At just 2 weeks old, Skylar seemed to have some subtle involuntary jerking movements in her feet. Things progressed quickly, and as soon as I began capturing video, we were immediately referred to our first neurologist. That word, neurologist, was frightening. We were seen by a pediatric neurologist and told that she was not concerned…it did not look like seizure activity to her. 2 days later, we were in the emergency room for what would be our first of many hospital stays and a lifelong journey that we did not see coming.
We started Skylar in Early Intervention at 5 months of age, shortly after receiving her diagnosis.
This was a difficult step.
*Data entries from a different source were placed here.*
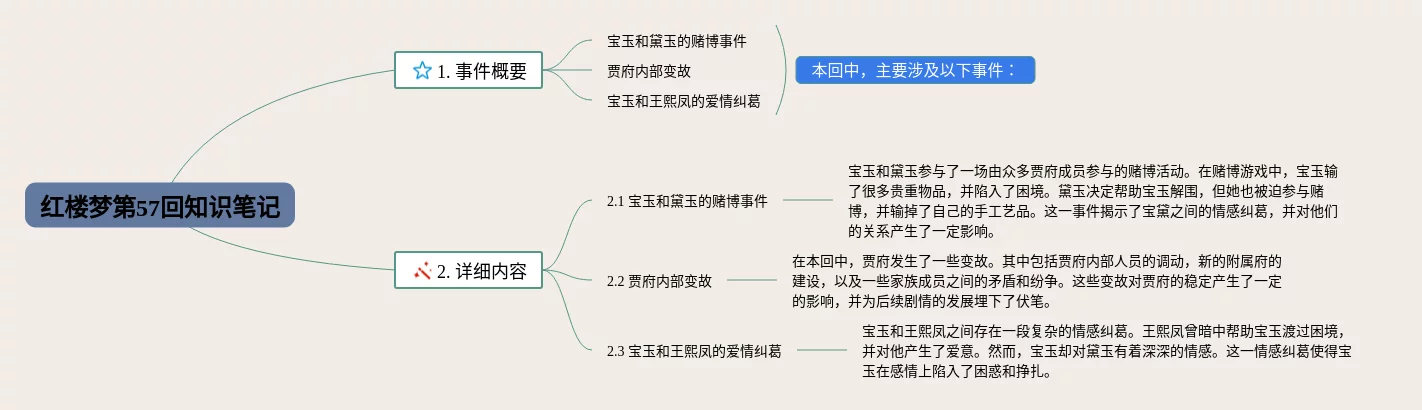 红楼梦第57回知识笔记

1. 事件概要

宝玉和黛玉的赌博事件

贾府内部变故

宝玉和王熙凤的爱情纠葛

本回中，主要涉及以下事件：

2. 详细内容

2.1 宝玉和黛玉的赌博事件

宝玉和黛玉参与了一场由众多贾府成员参与的赌博活动。在赌博游戏中，宝玉输了很多贵重物品，并陷入了困境。黛玉决定帮助宝玉解围，但她也被迫参与赌博，并输掉了自己的手工艺品。这一事件揭示了宝黛之间的情感纠葛，并对他们的关系产生了一定影响。

2.2 贾府内部变故

在本回中，贾府发生了一些变故。其中包括贾府内部人员的调动，新的附属府的建设，以及一些家族成员之间的矛盾和纷争。这些变故对贾府的稳定产生了一定的影响，并为后续剧情的发展埋下了伏笔。

2.3 宝玉和王熙凤的爱情纠葛

宝玉和王熙凤之间存在一段复杂的情感纠葛。王熙凤曾暗中帮助宝玉渡过困境，并对他产生了爱意。然而，宝玉却对黛玉有着深深的情感。这一情感纠葛使得宝玉在感情上陷入了困惑和挣扎。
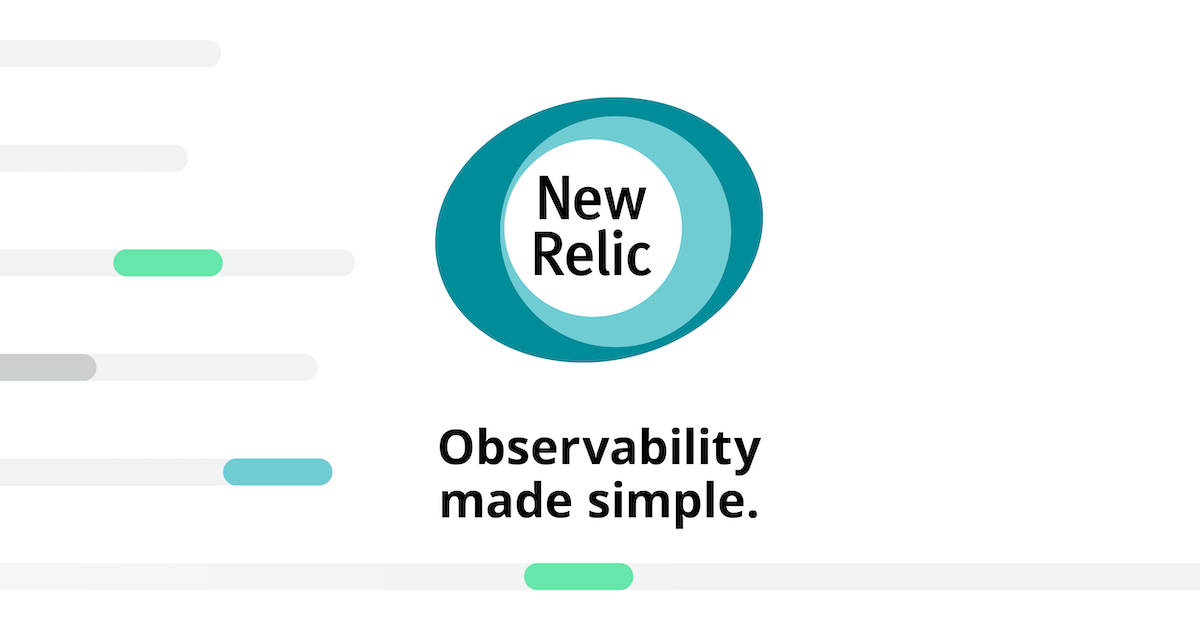 New Relic

Observability made simple.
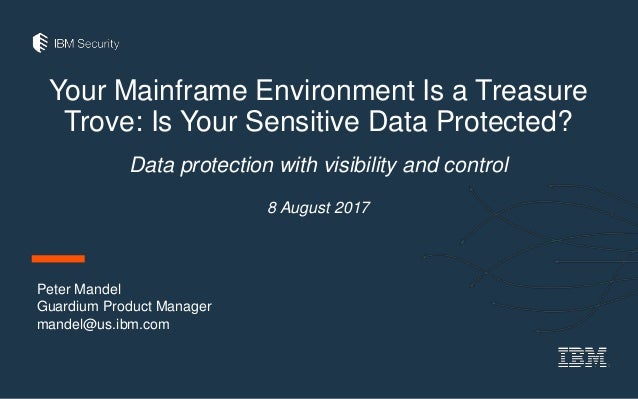 IBM Security

Your Mainframe Environment Is a Treasure Trove: Is Your Sensitive Data Protected?

Data protection with visibility and control

8 August 2017

Peter Mandel
Guardium Product Manager
mandel@us.ibm.com

IBM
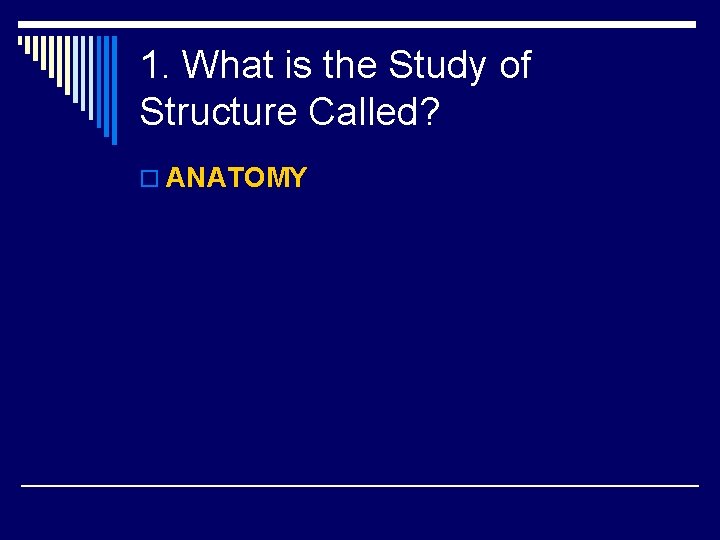 1. What is the Study of Structure Called?

ANATOMY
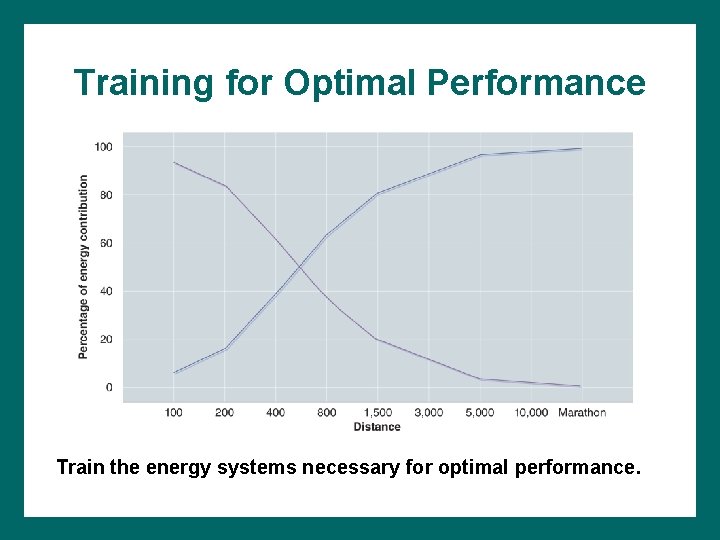 Training for Optimal Performance

Percentage of energy contribution

100
80
60
40
20
0

100 200 400 800 1,500 3,000 5,000 10,000 Marathon

Distance

Train the energy systems necessary for optimal performance.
I worked as a special education teacher for many years before resigning to stay home full time with Skylar. I never thought it would be me needing these services for my own child. Skylar was on track developmentally until about 6 months of age. Things were going so well… she was getting her in-home physical therapy and occupational therapy, and even getting pool therapy once a week. When therapies went virtual due to the Covid-19 pandemic, that is when we coincidentally noticed that Skylar was showing some deficits. The older she gets, the more noticeable some of her deficits are, especially in terms of gross motor. However, we know that Skylar will master new skills at her own pace.
This has been the most challenging year of my life.
We are only 1 short year into our CDKL5 journey, but to those parents who are just receiving their diagnosis, I have just a few small pieces of advice. First, always trust your gut. I think back to that first neurologist that we saw who dismissed everything. As Skylar’s parents, my husband and I knew something was not right. (We now see all our specialists at Boston Children’s Hospital, which thankfully has a CDKL5 Center of Excellence.) There will be lots of decisions along the way… trust the one that you make at that time is the right one for your child. Our Skylar is now almost 15 months old. She just started to crawl this past week, and her smile lights up a room. She is doing things that we were told she might never accomplish, which brings me to my next point… do not focus on what doctors tell you your child might never accomplish, such as walking or talking.
Focus on what they can do! Can Skylar feed herself with a spoon currently? No. But she CAN hold her own bottle. Can she walk? Not yet, but she CAN sit independently and just began to crawl! Skylar brings out the absolute best in her big sister, Jordyn, and we know how lucky we are to have 2 beautiful daughters who truly are the best of friends. She defines the words strength and resiliency, and we are so grateful and proud that she is ours. CDKL5 does not define her, and we are hopeful she will continue to beat many of the odds against her.